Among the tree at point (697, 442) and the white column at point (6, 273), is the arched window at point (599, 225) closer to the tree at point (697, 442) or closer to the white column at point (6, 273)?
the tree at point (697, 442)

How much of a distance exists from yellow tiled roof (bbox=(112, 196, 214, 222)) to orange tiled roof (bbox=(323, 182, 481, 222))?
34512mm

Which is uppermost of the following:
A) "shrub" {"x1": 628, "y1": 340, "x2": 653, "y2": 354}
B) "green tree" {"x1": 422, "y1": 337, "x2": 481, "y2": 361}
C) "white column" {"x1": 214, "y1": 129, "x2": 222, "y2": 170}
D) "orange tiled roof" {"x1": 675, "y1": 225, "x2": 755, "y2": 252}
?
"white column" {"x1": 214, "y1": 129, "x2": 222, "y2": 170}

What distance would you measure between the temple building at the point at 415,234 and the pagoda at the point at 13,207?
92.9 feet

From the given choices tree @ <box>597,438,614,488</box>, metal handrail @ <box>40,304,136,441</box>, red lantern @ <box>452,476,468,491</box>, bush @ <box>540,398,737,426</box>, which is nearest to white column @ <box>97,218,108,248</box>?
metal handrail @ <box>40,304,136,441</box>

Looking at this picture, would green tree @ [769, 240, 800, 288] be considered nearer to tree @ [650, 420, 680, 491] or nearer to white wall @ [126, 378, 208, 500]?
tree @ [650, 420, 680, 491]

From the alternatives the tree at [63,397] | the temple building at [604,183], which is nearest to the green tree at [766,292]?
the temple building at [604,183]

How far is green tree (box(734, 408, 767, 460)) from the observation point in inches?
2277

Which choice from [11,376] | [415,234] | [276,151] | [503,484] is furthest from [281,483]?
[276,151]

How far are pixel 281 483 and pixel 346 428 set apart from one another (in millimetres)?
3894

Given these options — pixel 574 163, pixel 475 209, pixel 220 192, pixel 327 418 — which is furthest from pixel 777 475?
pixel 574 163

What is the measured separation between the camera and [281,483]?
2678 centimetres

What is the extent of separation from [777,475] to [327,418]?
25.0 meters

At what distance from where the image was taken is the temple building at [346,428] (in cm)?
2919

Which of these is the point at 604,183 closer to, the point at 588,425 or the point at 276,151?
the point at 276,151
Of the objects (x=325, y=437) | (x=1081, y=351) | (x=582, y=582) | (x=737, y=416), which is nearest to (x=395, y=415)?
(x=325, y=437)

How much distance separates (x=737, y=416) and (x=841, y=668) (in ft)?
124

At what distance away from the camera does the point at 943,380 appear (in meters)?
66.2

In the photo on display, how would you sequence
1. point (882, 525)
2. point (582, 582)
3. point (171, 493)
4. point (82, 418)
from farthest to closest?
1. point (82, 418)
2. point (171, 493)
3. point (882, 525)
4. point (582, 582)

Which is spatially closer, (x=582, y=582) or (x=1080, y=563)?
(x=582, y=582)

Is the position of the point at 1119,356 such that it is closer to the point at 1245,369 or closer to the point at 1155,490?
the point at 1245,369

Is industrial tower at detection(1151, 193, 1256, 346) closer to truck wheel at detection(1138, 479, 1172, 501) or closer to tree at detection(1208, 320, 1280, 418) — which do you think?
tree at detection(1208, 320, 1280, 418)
+ + + + +
Please arrange the lines above as a numbered list, leaving out the blank lines.

1. Among the tree at point (697, 442) and the white column at point (6, 273), is the arched window at point (599, 225) closer to the tree at point (697, 442) or closer to the white column at point (6, 273)?
2. the tree at point (697, 442)
3. How much of a distance exists from yellow tiled roof (bbox=(112, 196, 214, 222)) to orange tiled roof (bbox=(323, 182, 481, 222))?
4. 34512mm
5. Which is uppermost of the following:
6. A) "shrub" {"x1": 628, "y1": 340, "x2": 653, "y2": 354}
7. B) "green tree" {"x1": 422, "y1": 337, "x2": 481, "y2": 361}
8. C) "white column" {"x1": 214, "y1": 129, "x2": 222, "y2": 170}
9. D) "orange tiled roof" {"x1": 675, "y1": 225, "x2": 755, "y2": 252}
10. ?
11. "white column" {"x1": 214, "y1": 129, "x2": 222, "y2": 170}
12. What distance would you measure between the temple building at the point at 415,234 and the pagoda at the point at 13,207?
13. 92.9 feet
14. From the given choices tree @ <box>597,438,614,488</box>, metal handrail @ <box>40,304,136,441</box>, red lantern @ <box>452,476,468,491</box>, bush @ <box>540,398,737,426</box>, which is nearest to white column @ <box>97,218,108,248</box>?
15. metal handrail @ <box>40,304,136,441</box>
16. Looking at this picture, would green tree @ [769, 240, 800, 288] be considered nearer to tree @ [650, 420, 680, 491] or nearer to white wall @ [126, 378, 208, 500]?
17. tree @ [650, 420, 680, 491]
18. From the alternatives the tree at [63,397] | the temple building at [604,183], which is nearest to the green tree at [766,292]?
19. the temple building at [604,183]
20. How far is green tree (box(734, 408, 767, 460)) from the observation point in inches?
21. 2277
22. Which choice from [11,376] | [415,234] | [276,151] | [503,484] is furthest from [281,483]?
23. [276,151]
24. How far are pixel 281 483 and pixel 346 428 set apart from one another (in millimetres)?
25. 3894
26. Given these options — pixel 574 163, pixel 475 209, pixel 220 192, pixel 327 418 — which is furthest from pixel 777 475?
27. pixel 574 163
28. What is the measured separation between the camera and [281,483]?
29. 2678 centimetres
30. What is the extent of separation from [777,475] to [327,418]?
31. 25.0 meters
32. At what distance from where the image was taken is the temple building at [346,428] (in cm)?
33. 2919
34. Which of these is the point at 604,183 closer to, the point at 588,425 or the point at 276,151?
35. the point at 276,151
36. Of the objects (x=325, y=437) | (x=1081, y=351) | (x=582, y=582) | (x=737, y=416), which is nearest to (x=395, y=415)?
37. (x=325, y=437)
38. How much distance separates (x=737, y=416) and (x=841, y=668) (in ft)?
39. 124
40. At what distance away from the camera does the point at 943,380 appear (in meters)?
41. 66.2
42. In the photo on display, how would you sequence
43. 1. point (882, 525)
44. 2. point (582, 582)
45. 3. point (171, 493)
46. 4. point (82, 418)
47. from farthest to closest?
48. 1. point (82, 418)
49. 2. point (171, 493)
50. 3. point (882, 525)
51. 4. point (582, 582)
52. Which is spatially closer, (x=582, y=582) or (x=1080, y=563)?
53. (x=582, y=582)
54. Is the position of the point at 1119,356 such that it is closer to the point at 1245,369 or closer to the point at 1155,490?
55. the point at 1245,369
56. Is industrial tower at detection(1151, 193, 1256, 346) closer to truck wheel at detection(1138, 479, 1172, 501) or closer to tree at detection(1208, 320, 1280, 418) — which do you think?
57. tree at detection(1208, 320, 1280, 418)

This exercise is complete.